Personal information
- Born: May 3, 1955 (age 71) New Orleans, Louisiana, U.S.
- Listed height: 5 ft 11 in (1.80 m)
- Listed weight: 175 lb (79 kg)

Career information
- High school: Crenshaw (Los Angeles, California)
- College: Oregon State
- NFL draft: 1978: undrafted

Career history
- Seattle Seahawks (1978–1983); New Jersey Generals (1984–1985); Seattle Seahawks (1986–1987);

Career NFL statistics
- Interceptions: 7
- Forced fumbles: 8
- Sacks: 1
- Stats at Pro Football Reference

= Kerry Justin =

American football player (born 1955)

Kerry August Justin (born May 3, 1955) is an American former professional football player who was a cornerback in the National Football League (NFL).

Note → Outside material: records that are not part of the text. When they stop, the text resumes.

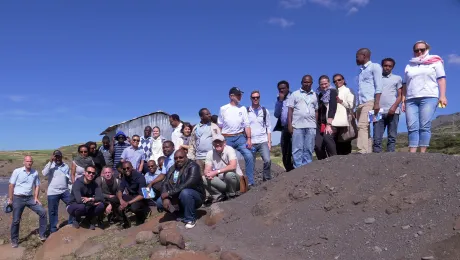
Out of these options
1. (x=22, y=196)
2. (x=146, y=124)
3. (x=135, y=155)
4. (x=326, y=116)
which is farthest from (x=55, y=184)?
(x=146, y=124)

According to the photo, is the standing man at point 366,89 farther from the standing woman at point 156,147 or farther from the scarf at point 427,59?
Answer: the standing woman at point 156,147

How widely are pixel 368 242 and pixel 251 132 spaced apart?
3803mm

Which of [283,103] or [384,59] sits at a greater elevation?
[384,59]

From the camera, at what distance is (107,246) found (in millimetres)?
7375

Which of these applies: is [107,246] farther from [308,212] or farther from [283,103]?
[283,103]

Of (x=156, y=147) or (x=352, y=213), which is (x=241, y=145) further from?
(x=352, y=213)

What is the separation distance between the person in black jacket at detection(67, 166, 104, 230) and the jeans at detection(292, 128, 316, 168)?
412cm

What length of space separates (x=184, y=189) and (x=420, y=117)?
397 cm

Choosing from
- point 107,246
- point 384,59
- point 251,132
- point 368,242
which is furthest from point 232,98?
point 368,242

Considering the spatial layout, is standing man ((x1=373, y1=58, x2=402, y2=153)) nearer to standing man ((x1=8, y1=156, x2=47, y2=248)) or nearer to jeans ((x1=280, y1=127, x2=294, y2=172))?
jeans ((x1=280, y1=127, x2=294, y2=172))

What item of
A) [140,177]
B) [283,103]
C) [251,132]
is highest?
[283,103]

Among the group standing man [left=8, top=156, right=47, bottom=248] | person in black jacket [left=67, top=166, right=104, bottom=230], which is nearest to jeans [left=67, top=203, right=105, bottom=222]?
person in black jacket [left=67, top=166, right=104, bottom=230]

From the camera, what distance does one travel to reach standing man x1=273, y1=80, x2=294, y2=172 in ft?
26.8

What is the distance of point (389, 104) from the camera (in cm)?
734
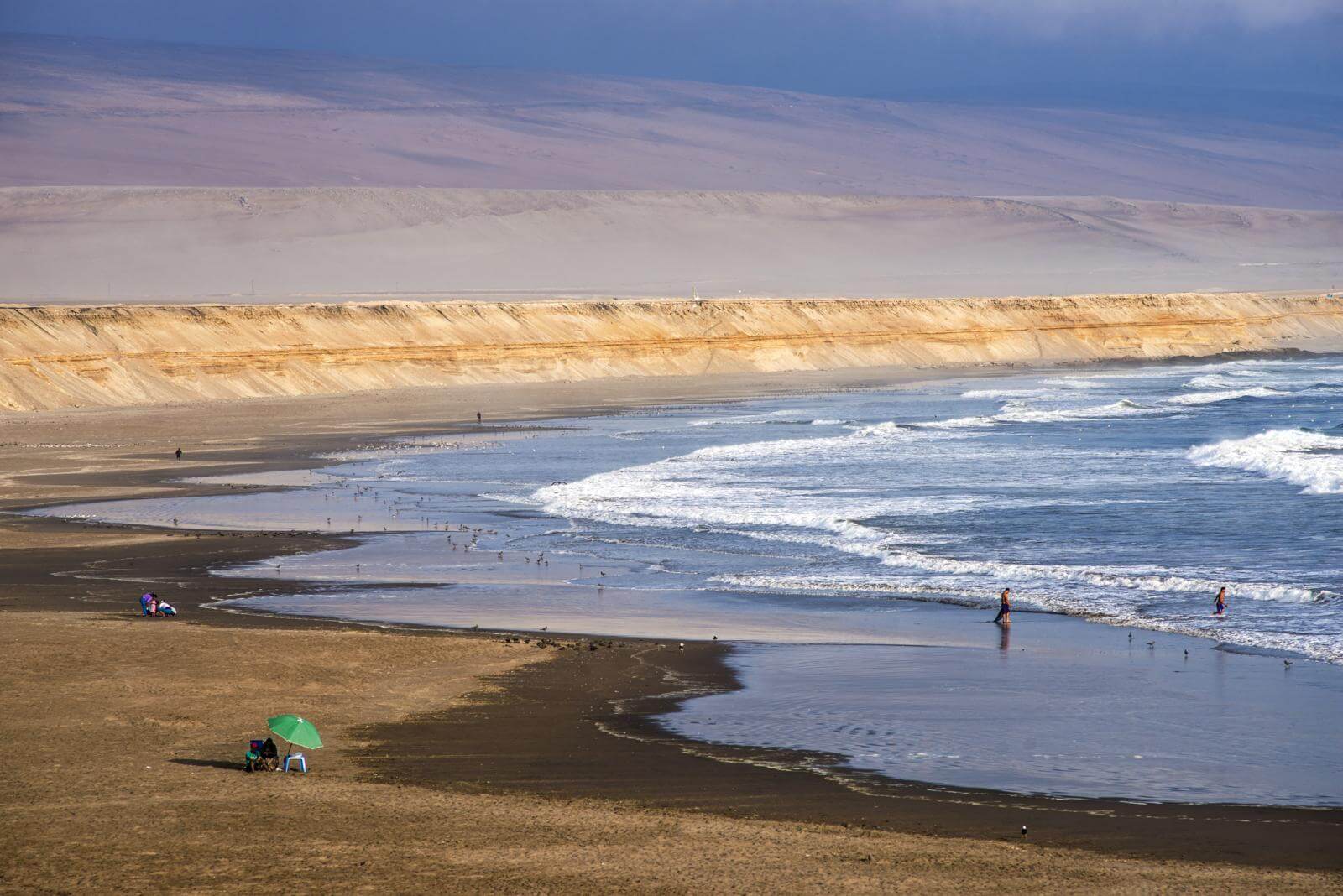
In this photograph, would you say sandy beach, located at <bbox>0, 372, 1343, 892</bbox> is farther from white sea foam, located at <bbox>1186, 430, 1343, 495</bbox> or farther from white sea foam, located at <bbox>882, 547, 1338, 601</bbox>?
white sea foam, located at <bbox>1186, 430, 1343, 495</bbox>

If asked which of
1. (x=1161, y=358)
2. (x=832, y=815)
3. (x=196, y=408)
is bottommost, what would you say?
(x=832, y=815)

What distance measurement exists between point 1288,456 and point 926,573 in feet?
70.4

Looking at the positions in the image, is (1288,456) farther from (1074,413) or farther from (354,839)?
(354,839)

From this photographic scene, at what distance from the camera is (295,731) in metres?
16.3

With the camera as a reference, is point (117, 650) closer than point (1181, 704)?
No

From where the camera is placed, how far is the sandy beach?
13375 mm

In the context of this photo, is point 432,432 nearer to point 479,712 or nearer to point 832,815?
point 479,712

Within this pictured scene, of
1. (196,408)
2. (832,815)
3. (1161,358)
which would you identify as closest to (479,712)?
(832,815)

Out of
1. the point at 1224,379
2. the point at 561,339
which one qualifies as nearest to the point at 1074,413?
→ the point at 1224,379

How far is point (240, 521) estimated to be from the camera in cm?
3584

Justin was born in New Orleans, Louisiana and attended Crenshaw High School in Los Angeles, California. He played college football at Oregon State.

Justin was signed by the Seattle Seahawks as an undrafted free agent in 1978. He spent six seasons with the Seahawks, 1978–1983, before jumping to the United States Football League with the New Jersey Generals. He was with the Generals for two campaigns, 1984–1985, recording 8 interceptions in the second year. When the USFL folded following the 1985 season, Justin returned to the Seahawks for two more years, 1986–1987.

In eight seasons with the Seahawks, he had seven interceptions returned for 31 yards and three blocked punts which remains a team record.

== Personal life ==
Justin is a brother of USFL defensive back Tyrone Justin, gridiron defensive back Sid Justin, and the uncle of CFL and Baltimore Ravens defensive back Airabin Justin.